(09-03-2012, 04:54 AM)Alpha Six Wrote: the biggest mistake they made was allowing a "negative" feature; this isn't the same as a reputation system, or the ratings system from YouTube.
these "thumbs down" (which are now, thankfully, gone) affect the "community" rating of the game, and if the "community" seems to be saying "no", well guess what-- your hard work and time spent doesn't pay off, unless Steam themselves decided to take a look at your game... which would severely weaken the impact of "community approval," which is what the system was made for in the first place, right? because of this, Valve would probably have to take down the service for a little bit to do some major re-imagining, then bring it back up with what they've learned from this kitchen fire. (which is moderation, hopefully) the basic idea for Greenlight was to give power to the community and make adding new games easier, but i think Valve may have misfired and accidentally made it more difficult for them to do so (with this initial release of Greenlight, at least).
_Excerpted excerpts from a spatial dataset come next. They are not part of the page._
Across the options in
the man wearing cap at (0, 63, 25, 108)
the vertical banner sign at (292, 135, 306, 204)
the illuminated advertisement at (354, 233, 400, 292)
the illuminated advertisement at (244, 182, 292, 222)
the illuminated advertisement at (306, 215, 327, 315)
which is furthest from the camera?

another flaw with the thumbs-up/thumbs-down system is that you don't have to give a comment about your rating. at all.
you didn't have to give a reason to downvote a game. it was as simple as going into a game, finding something you don't like about it, and pressing a button.
congratulations, you just negated a positive vote. and it took you maybe 10 seconds at the most to read the first sentence (or even just the genre of the game) in the synopsis, look at 2 screenshots, and decide "this is shit."
and guess what? people are bored enough to do this to your game. trust me. they are. it only takes seconds for them to tell you that they think your game isn't worth a dime, then go on and do it to the other 200+ games on Greenlight. it doesn't matter how good/bad your game is, because 70% of the market already thinks it's bad. and by looking through Greenlight's support forums, you can see the obvious bias against indie games that a lot of Steam users have.
Valve confirmed downvotes never did this.
They were to just remove titles from said voter's queue.
It was a filtering system, nothing more.
Unless you want to take it as "secret valve quality conspiracy."
As of an update that was,
what,
yesterday? It now says "Would you purchase it?"
This gives an option of "No thanks/not interested."
The only thing left wrong with that someone on a mission.